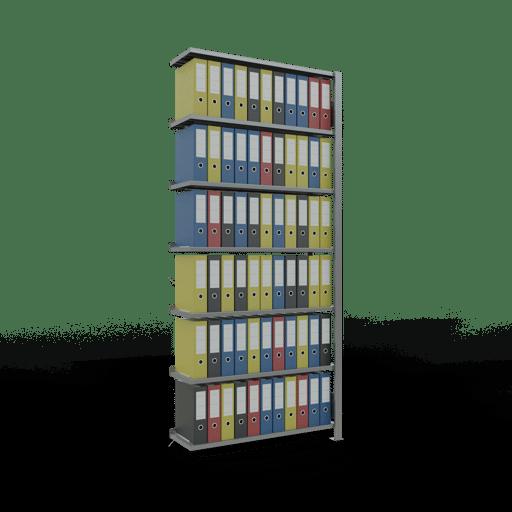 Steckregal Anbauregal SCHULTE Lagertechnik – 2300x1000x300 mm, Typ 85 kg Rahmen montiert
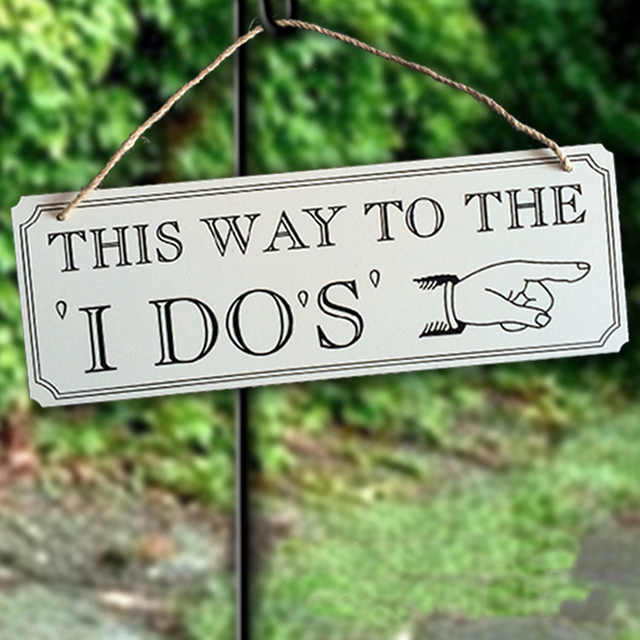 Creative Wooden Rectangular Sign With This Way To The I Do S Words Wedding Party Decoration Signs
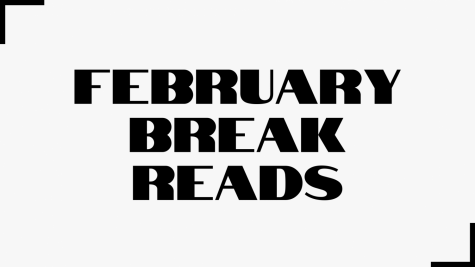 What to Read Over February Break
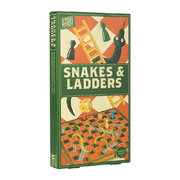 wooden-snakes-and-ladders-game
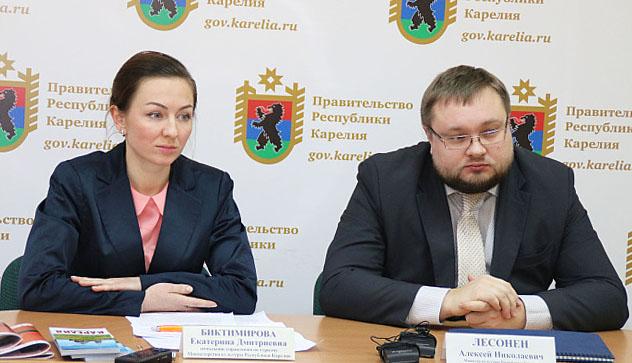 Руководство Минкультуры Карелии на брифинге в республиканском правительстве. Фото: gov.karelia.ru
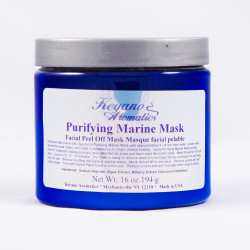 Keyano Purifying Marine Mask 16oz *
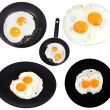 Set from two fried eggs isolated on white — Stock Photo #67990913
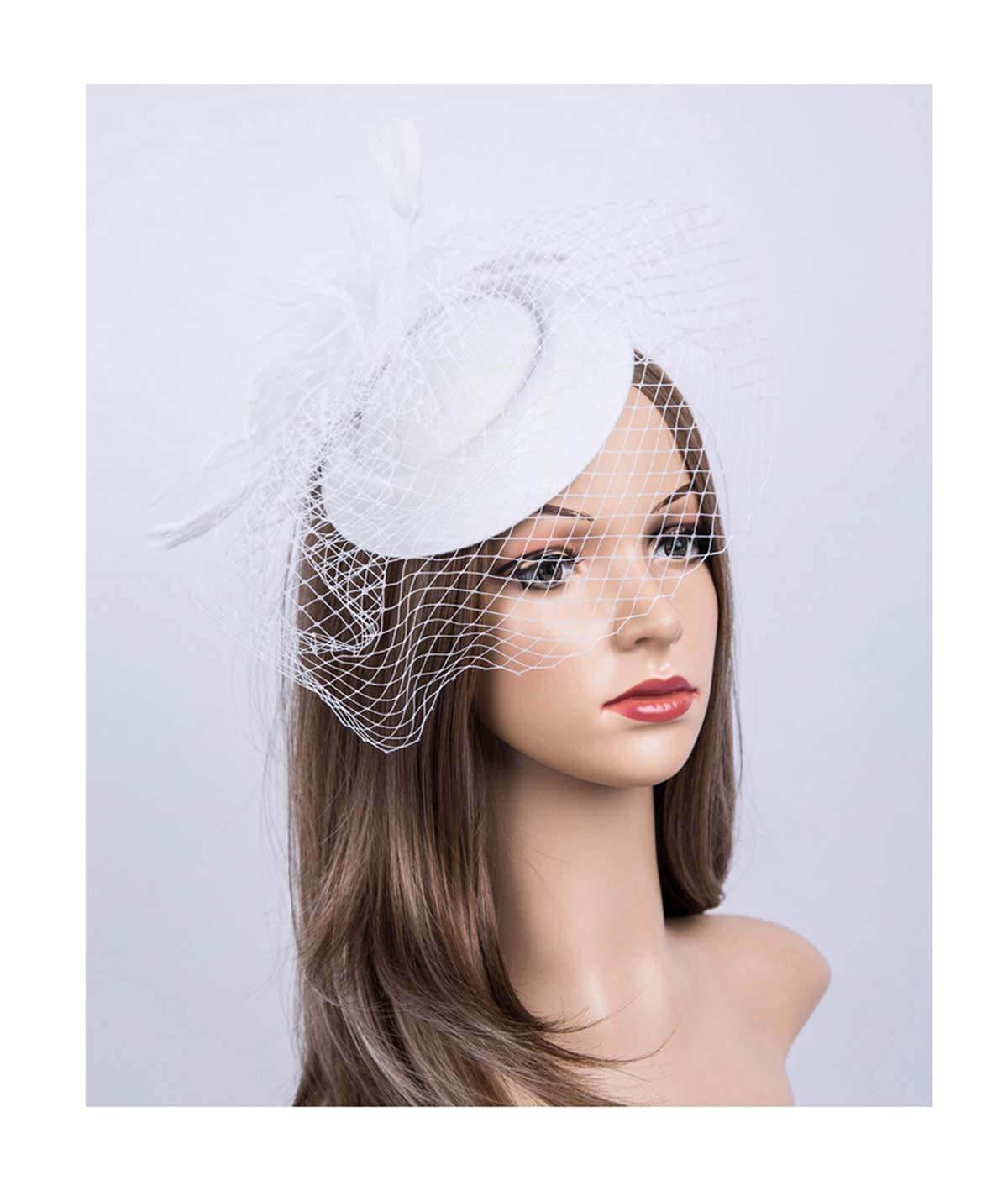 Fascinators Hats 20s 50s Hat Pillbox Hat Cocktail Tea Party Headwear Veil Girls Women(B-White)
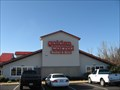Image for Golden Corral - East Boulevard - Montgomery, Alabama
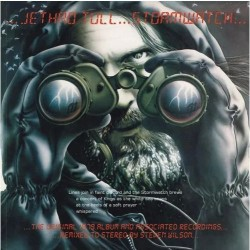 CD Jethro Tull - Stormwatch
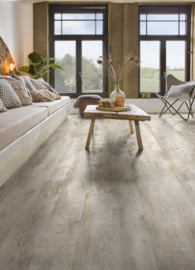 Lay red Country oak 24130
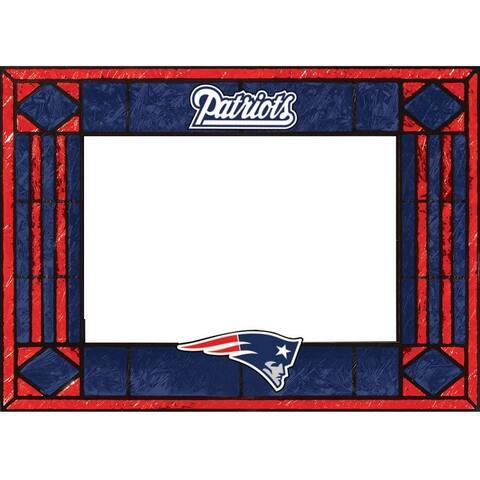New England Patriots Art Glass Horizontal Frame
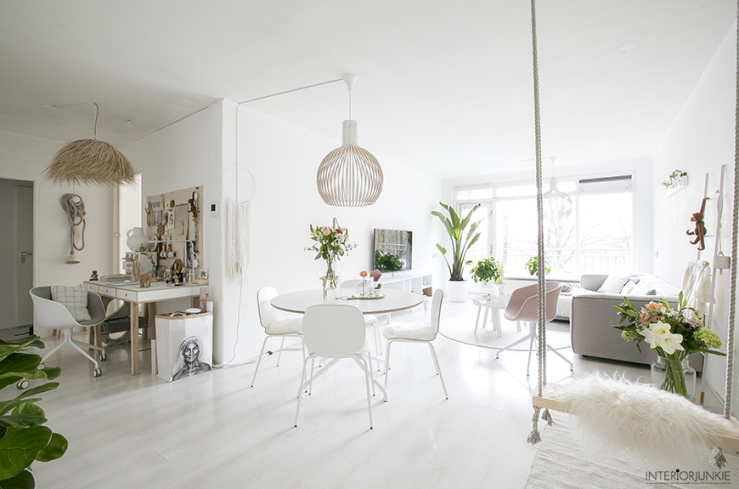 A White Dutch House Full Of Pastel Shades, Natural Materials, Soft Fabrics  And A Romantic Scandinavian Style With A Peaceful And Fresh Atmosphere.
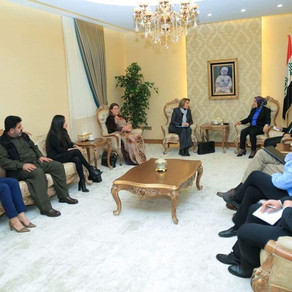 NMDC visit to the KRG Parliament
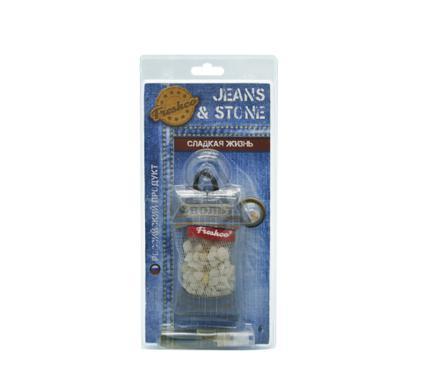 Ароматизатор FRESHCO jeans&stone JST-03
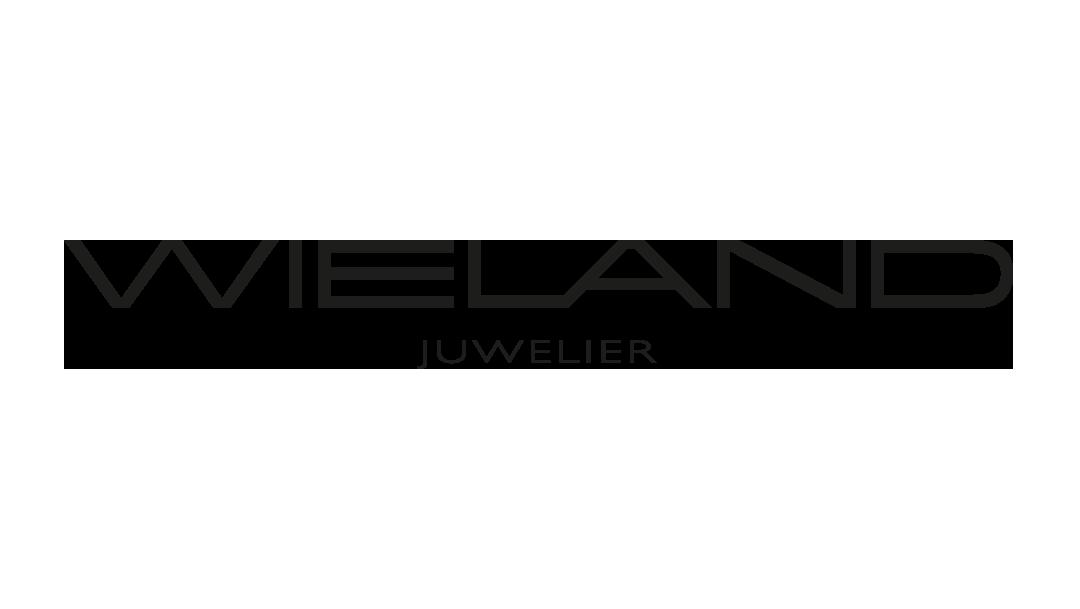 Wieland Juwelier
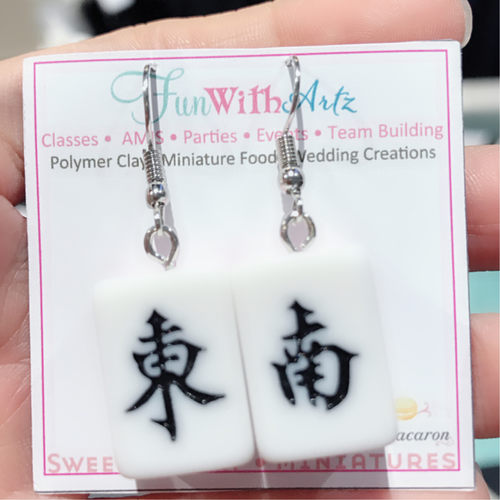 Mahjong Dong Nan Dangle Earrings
* * * * * * * * *
- Problem details -
All of the material above is to be copied exactly, with no pictures.

- Completed exercise -
 Steckregal Anbauregal SCHULTE Lagertechnik – 2300x1000x300 mm, Typ 85 kg Rahmen montiert
 Creative Wooden Rectangular Sign With This Way To The I Do S Words Wedding Party Decoration Signs
 What to Read Over February Break
 wooden-snakes-and-ladders-game
 Руководство Минкультуры Карелии на брифинге в республиканском правительстве. Фото: gov.karelia.ru
 Keyano Purifying Marine Mask 16oz *
 Set from two fried eggs isolated on white — Stock Photo #67990913
 Fascinators Hats 20s 50s Hat Pillbox Hat Cocktail Tea Party Headwear Veil Girls Women(B-White)
Image for Golden Corral - East Boulevard - Montgomery, Alabama
 CD Jethro Tull - Stormwatch
 Lay red Country oak 24130
New England Patriots Art Glass Horizontal Frame
 A White Dutch House Full Of Pastel Shades, Natural Materials, Soft Fabrics  And A Romantic Scandinavian Style With A Peaceful And Fresh Atmosphere.
 NMDC visit to the KRG Parliament
 Ароматизатор FRESHCO jeans&stone JST-03
 Wieland Juwelier
 Mahjong Dong Nan Dangle Earrings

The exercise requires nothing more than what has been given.